Poco a poco nos sumergimos en una mar de desilusión. Rechazamos con nuestros limitados recursos la inercia que nos conduce a ese abismo emocional, con el mismo ritmo pausado con el que nuestros latidos nos recuerdan la vida. Nos proponemos aferrarnos al último bote que nos devuelva a puerto seguro. Sorteamos olas de desilusión, luchamos contra la tenaz marea que mece las decepciones y resistimos la corriente de nuestros propias frustraciones, constantes en su desgaste.
Ese mar de fondo nos acosa, nos arrastra de nuevo hacia una orilla desierta. Alrededor, arena y vacío. Resulta tentador refugiarse en esa quietud estéril que nada te exige y a la que nada das.

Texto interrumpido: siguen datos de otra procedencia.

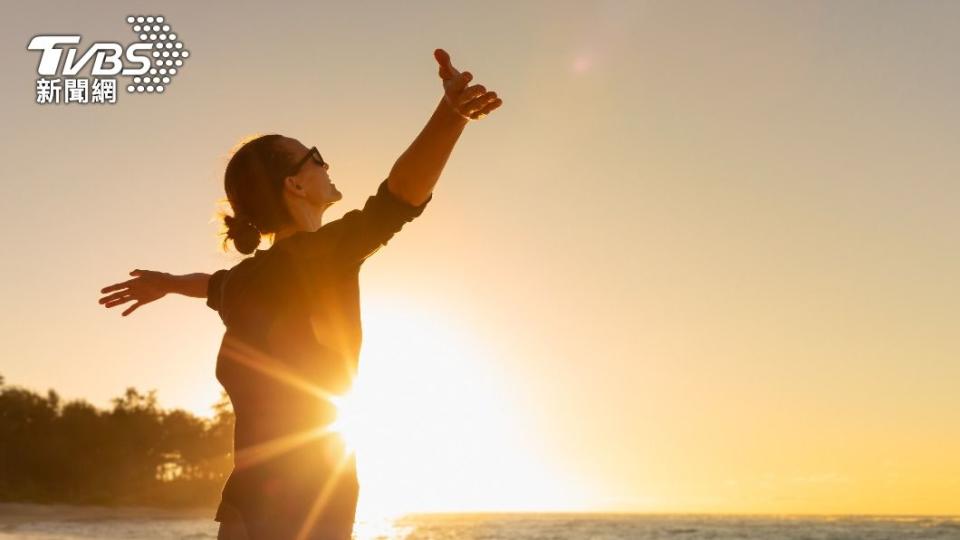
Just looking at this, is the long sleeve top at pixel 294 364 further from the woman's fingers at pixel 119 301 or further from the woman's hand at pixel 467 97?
the woman's fingers at pixel 119 301

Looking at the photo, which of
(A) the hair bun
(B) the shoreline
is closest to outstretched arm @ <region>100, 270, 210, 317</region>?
(A) the hair bun

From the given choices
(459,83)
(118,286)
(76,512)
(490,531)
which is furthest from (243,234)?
(490,531)

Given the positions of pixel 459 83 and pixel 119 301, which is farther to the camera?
pixel 119 301

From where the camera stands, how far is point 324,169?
Answer: 101 inches

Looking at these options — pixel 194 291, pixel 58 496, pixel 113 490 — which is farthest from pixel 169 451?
pixel 194 291

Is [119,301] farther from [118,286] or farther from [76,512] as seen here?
[76,512]

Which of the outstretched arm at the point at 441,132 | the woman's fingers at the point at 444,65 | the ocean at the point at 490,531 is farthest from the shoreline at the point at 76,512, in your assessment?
the woman's fingers at the point at 444,65

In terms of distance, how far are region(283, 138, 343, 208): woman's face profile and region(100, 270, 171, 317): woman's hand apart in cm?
99

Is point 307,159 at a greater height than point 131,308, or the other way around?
point 307,159

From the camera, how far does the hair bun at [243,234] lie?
9.02ft

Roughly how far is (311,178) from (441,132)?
27.6 inches

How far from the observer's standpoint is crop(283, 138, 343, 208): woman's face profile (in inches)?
99.5

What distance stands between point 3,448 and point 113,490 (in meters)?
11.3

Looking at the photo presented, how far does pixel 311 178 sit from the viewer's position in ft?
8.30
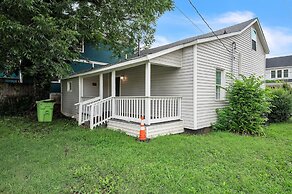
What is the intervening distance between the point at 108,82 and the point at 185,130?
6357 millimetres

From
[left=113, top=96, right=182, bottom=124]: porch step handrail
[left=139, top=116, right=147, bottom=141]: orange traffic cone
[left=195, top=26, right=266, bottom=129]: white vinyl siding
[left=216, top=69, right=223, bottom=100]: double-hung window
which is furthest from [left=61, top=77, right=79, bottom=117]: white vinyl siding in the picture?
[left=216, top=69, right=223, bottom=100]: double-hung window

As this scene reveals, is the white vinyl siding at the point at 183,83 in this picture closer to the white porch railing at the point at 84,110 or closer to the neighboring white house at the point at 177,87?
the neighboring white house at the point at 177,87

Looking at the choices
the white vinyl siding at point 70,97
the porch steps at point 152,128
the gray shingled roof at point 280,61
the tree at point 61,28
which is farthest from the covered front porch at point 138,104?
the gray shingled roof at point 280,61

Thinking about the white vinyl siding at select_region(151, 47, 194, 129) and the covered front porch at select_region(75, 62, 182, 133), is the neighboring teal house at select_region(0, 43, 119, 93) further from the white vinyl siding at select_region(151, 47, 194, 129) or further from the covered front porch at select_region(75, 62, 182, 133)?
the white vinyl siding at select_region(151, 47, 194, 129)

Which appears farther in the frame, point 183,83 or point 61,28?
point 183,83

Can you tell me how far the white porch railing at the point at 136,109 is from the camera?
718 centimetres

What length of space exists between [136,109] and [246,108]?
13.8 ft

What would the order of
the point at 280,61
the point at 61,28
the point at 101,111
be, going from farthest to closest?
the point at 280,61
the point at 101,111
the point at 61,28

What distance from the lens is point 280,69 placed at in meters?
29.0

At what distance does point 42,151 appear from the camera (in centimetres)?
528

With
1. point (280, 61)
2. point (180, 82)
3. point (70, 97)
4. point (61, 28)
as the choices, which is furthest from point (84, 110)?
point (280, 61)

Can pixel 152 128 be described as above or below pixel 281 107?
below

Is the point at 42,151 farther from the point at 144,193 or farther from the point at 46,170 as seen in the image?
the point at 144,193

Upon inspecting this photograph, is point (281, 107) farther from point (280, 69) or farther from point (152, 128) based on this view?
point (280, 69)
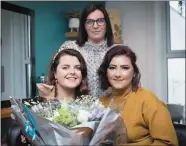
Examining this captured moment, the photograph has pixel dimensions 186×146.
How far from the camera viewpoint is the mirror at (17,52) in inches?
112

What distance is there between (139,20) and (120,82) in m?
2.74

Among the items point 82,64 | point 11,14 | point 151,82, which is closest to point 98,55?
point 82,64

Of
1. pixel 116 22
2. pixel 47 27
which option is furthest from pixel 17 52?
pixel 116 22

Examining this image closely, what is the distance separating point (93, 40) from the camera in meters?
1.74

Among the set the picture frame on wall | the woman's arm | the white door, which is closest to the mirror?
the white door

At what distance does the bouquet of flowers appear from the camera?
2.88 feet

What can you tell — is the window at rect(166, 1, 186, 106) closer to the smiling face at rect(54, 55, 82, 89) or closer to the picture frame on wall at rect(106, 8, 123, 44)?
the picture frame on wall at rect(106, 8, 123, 44)

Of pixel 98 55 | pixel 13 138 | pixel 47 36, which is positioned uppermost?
pixel 47 36

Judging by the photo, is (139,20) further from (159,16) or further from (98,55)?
(98,55)

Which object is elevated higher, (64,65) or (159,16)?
(159,16)

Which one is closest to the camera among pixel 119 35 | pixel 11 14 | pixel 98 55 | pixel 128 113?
pixel 128 113

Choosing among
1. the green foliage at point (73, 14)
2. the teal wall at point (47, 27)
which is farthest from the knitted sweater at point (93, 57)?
the green foliage at point (73, 14)

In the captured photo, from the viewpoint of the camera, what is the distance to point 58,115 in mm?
928

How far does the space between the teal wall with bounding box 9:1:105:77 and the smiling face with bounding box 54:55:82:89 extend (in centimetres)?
187
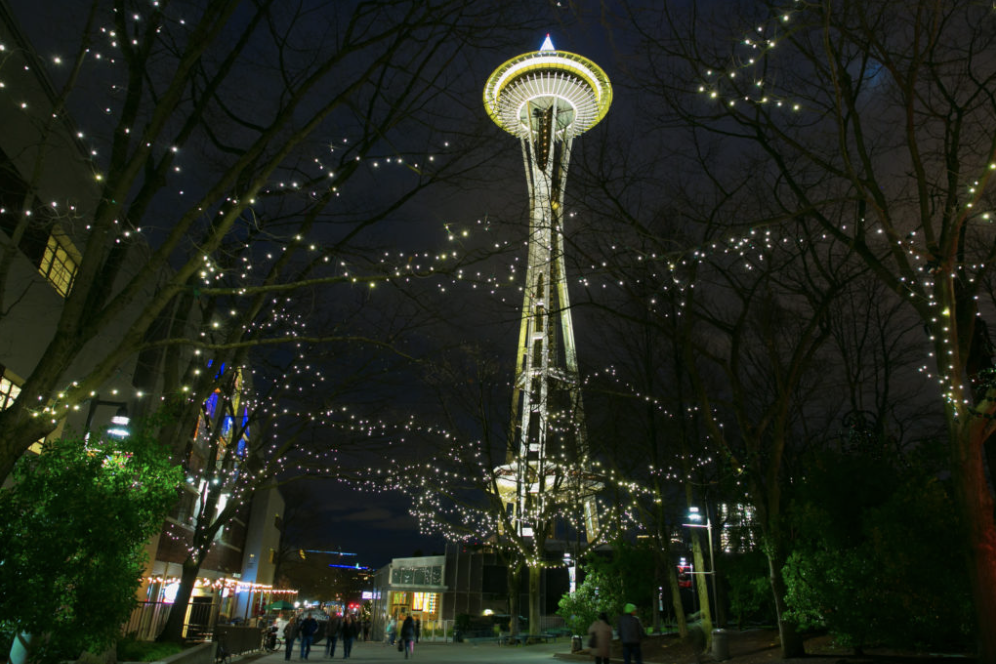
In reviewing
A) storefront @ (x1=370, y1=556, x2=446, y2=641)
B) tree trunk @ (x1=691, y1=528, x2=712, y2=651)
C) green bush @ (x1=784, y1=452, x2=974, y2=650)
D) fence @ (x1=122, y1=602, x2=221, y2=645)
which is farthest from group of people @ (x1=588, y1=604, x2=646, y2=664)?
storefront @ (x1=370, y1=556, x2=446, y2=641)

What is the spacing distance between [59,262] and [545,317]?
91.0 feet

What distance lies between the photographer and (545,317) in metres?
37.5

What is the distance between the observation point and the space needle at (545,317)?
23422mm

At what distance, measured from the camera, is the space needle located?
76.8ft

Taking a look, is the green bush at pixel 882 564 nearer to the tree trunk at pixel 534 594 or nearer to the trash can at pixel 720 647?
the trash can at pixel 720 647

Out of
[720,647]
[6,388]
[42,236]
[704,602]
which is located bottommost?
[720,647]

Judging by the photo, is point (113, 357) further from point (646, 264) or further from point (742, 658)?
point (742, 658)

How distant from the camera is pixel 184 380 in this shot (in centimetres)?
1105

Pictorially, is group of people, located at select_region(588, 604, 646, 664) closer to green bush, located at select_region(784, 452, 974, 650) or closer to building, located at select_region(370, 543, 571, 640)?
green bush, located at select_region(784, 452, 974, 650)

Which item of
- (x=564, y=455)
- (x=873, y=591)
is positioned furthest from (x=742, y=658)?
(x=564, y=455)

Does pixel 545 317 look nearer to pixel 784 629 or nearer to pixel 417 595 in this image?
pixel 417 595

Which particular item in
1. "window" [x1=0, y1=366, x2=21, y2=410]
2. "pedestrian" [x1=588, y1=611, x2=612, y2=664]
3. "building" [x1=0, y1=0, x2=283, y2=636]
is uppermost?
"building" [x1=0, y1=0, x2=283, y2=636]

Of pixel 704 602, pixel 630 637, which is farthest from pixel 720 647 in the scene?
pixel 630 637

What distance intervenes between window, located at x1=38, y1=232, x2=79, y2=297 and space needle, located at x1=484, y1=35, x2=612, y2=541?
14.7 meters
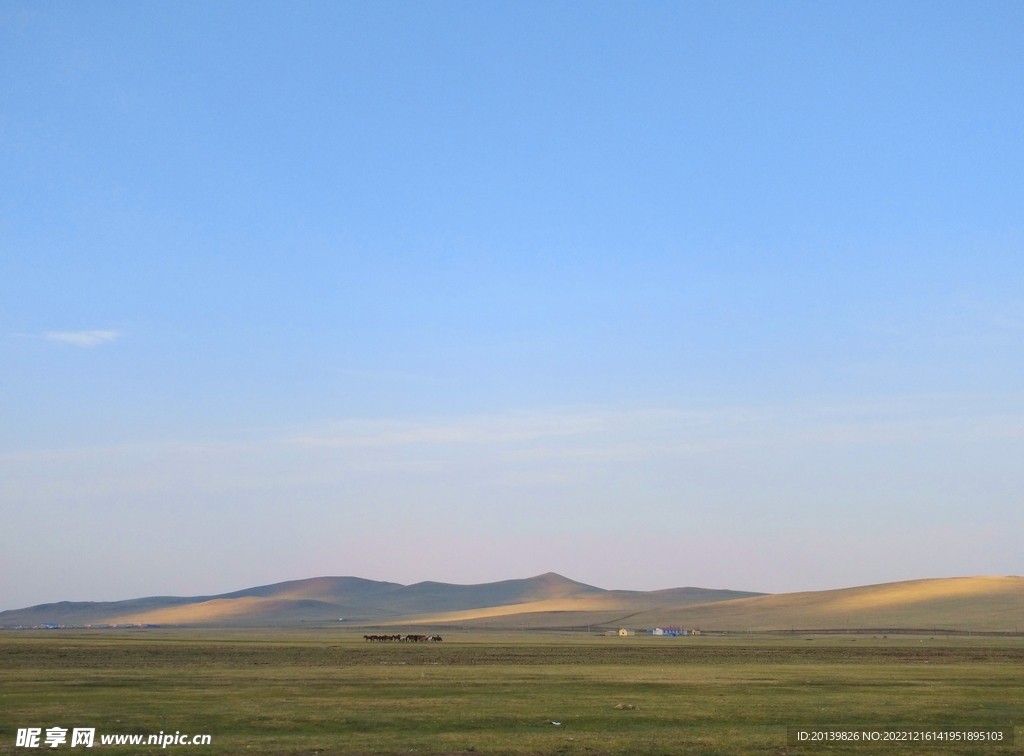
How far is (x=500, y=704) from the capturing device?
87.5 feet

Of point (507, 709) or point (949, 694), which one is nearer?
point (507, 709)

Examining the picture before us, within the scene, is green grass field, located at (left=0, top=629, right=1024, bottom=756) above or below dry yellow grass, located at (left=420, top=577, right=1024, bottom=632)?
above

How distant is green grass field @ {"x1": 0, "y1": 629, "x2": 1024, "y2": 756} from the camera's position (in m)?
19.8

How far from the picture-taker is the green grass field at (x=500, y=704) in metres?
19.8

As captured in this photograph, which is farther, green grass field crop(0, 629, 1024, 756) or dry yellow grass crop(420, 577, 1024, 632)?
dry yellow grass crop(420, 577, 1024, 632)

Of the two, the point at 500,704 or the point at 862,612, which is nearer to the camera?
the point at 500,704

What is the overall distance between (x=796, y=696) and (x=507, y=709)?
952 cm

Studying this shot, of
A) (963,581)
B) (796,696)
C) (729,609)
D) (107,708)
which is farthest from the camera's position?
(729,609)

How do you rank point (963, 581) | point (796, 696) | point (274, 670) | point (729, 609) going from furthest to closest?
point (729, 609) → point (963, 581) → point (274, 670) → point (796, 696)

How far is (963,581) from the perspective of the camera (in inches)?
6289

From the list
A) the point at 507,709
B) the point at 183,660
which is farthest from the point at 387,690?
the point at 183,660

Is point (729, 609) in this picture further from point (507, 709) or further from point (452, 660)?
point (507, 709)

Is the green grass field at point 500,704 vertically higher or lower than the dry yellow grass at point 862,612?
higher

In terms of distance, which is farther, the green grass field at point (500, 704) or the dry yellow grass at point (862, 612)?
the dry yellow grass at point (862, 612)
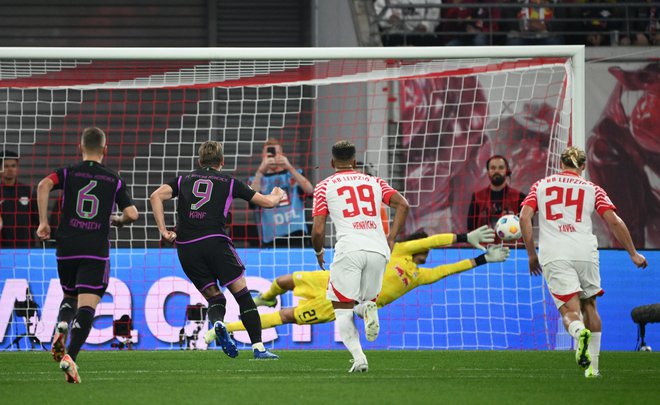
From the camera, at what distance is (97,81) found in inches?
546

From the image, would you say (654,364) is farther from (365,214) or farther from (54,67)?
(54,67)

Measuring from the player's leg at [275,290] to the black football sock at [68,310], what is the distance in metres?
3.54

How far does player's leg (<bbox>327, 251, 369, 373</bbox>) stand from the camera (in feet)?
30.3

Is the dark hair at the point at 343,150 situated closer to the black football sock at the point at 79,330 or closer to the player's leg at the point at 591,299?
the player's leg at the point at 591,299

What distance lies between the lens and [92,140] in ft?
28.6

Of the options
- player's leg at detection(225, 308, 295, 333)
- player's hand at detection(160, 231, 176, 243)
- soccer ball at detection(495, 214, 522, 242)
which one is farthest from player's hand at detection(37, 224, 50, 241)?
soccer ball at detection(495, 214, 522, 242)

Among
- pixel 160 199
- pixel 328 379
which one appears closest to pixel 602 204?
pixel 328 379

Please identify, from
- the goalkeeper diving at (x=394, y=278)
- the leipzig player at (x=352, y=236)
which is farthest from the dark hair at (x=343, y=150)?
the goalkeeper diving at (x=394, y=278)

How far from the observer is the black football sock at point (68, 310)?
8.97m

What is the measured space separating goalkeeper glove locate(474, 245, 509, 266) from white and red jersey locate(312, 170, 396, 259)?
10.1 ft

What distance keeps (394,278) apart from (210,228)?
103 inches

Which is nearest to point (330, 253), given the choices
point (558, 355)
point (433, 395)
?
point (558, 355)

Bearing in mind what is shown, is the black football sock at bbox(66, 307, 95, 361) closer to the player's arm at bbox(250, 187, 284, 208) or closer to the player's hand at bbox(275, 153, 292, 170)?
the player's arm at bbox(250, 187, 284, 208)

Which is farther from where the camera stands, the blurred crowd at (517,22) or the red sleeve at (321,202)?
the blurred crowd at (517,22)
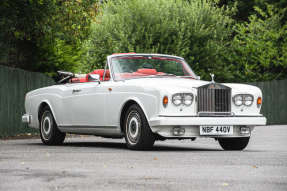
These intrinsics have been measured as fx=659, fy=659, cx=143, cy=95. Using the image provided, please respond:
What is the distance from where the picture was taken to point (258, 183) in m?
6.39

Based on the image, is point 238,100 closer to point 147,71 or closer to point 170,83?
point 170,83

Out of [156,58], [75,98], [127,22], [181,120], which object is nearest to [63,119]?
[75,98]

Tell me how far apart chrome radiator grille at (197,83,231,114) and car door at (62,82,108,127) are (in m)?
1.87

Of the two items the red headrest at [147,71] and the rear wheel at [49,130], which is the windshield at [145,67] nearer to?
the red headrest at [147,71]

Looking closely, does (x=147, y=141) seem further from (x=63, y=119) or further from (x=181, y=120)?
(x=63, y=119)


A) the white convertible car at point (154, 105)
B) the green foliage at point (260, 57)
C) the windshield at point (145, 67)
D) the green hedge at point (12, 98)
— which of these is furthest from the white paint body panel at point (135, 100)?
the green foliage at point (260, 57)

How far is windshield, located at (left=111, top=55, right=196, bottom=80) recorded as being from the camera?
38.1ft

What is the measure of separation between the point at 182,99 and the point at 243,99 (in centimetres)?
120

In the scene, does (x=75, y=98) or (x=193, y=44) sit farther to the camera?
(x=193, y=44)

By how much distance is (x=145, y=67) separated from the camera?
1184cm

La espuma que todavía moja tus pies te devuelve sensaciones olvidadas, aunque no pasa de una ligera impresión que se desvanece envuelta en la arena que se fija en tu piel como un escudo que te aísla. Llegas a pensar que también te protege.
Al levantar la vista se ve la silueta en el horizonte de la tierra fértil que un día fue tuya. La intuyes remota, en un pasado que sabes real pero que desde allí parece ajeno; piensas que fue otra vida, otro tiempo, incluso otra persona.
Entre ese relieve lejano del que procedes y la orilla rocosa que te acoge hay un mar picado, una marejada con restos de tu vida y tus recuerdos. En esa travesía has dejado todo. Has evitado el naufragio, pero no el vacío.